### Problem requirements:
The line containing "寝耳に水!? 三味線の最大手メーカー「東京和楽器」が8月廃業!" and each line after it, through the final line of the data, are to be retyped exactly, with pictures left out.

### Dataset items:

§

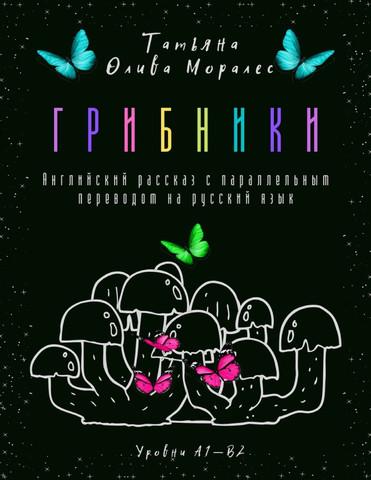 Mushroom pickers. Английский рассказ с параллельным переводом на русский язык. Уровни А1—В2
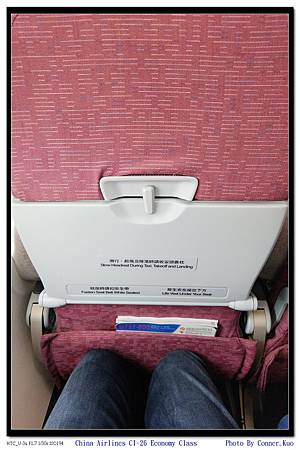 China Airlines CI-26 Economy Class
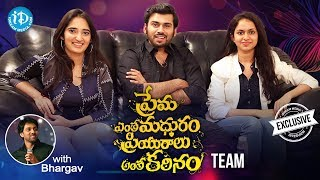 Prema Entha Madhuram Priyuralu Antha Katinam Movie Team Full Interview || Talking Movies With iDream - IDREAMMOVIES
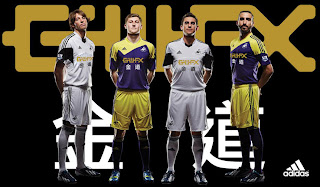 Swansea 13-14 Kits Adidas by Daathh32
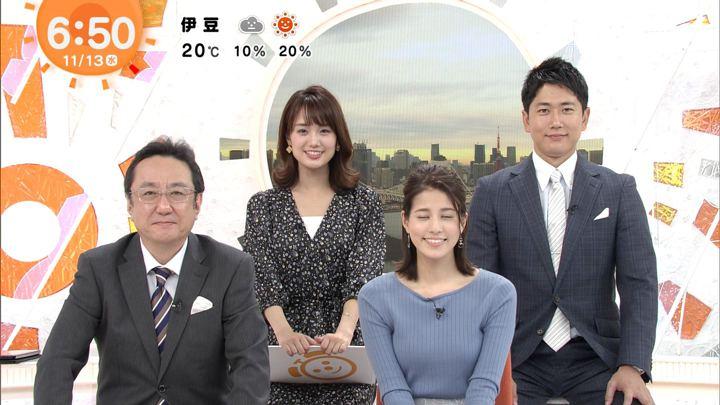 2019年11月13日井上清華の画像08枚目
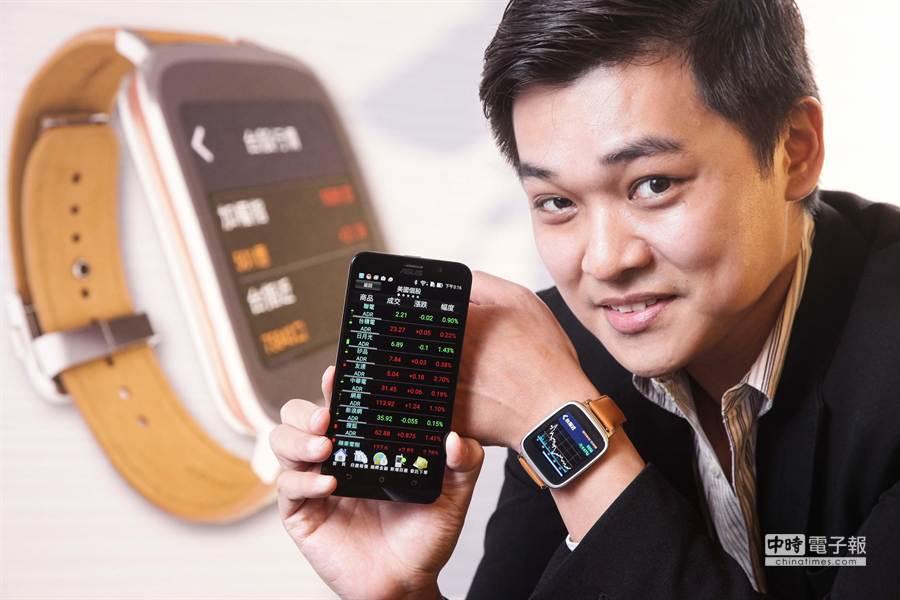 華碩與兆豐證券攜手發表智慧型手錶全新獨創金融應用「兆豐行動VIP」APP,用戶可透過ASUS ZenWatch即時取得國內證期權即時報價、當日走勢、等資訊。(華碩提供)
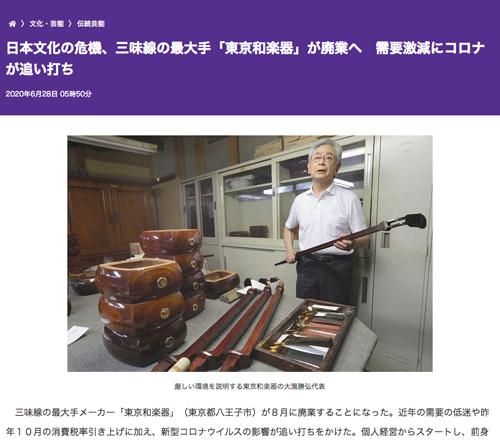 寝耳に水!? 三味線の最大手メーカー「東京和楽器」が8月廃業!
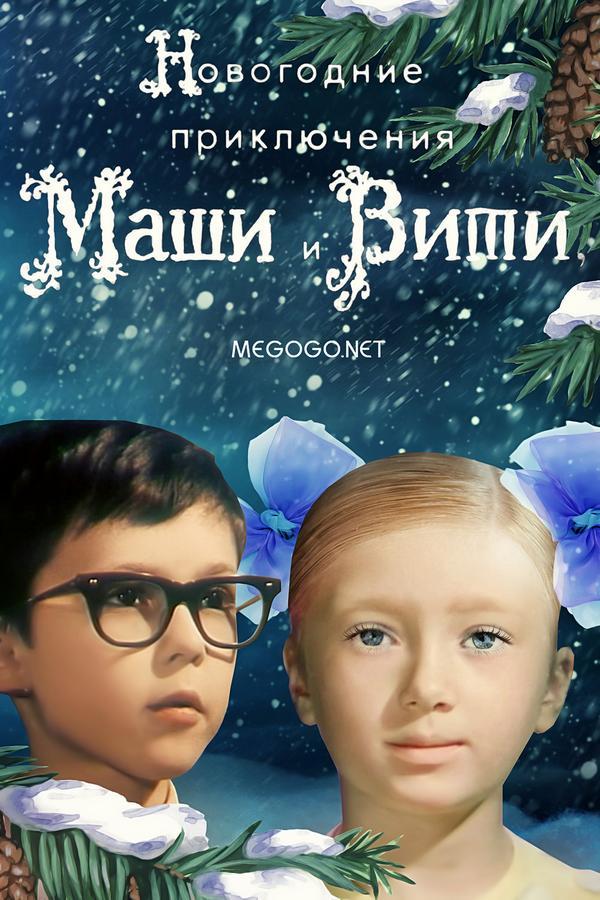 История песен из кинофильмов «Новогодние приключения Маши и Вити» и «Собака на сене»
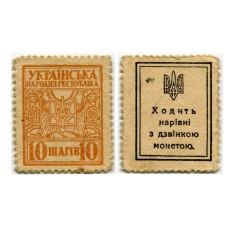 Деньги-марки 10 шагов Украины 1918 г.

§

### Output:
 寝耳に水!? 三味線の最大手メーカー「東京和楽器」が8月廃業!
 История песен из кинофильмов «Новогодние приключения Маши и Вити» и «Собака на сене»
 Деньги-марки 10 шагов Украины 1918 г.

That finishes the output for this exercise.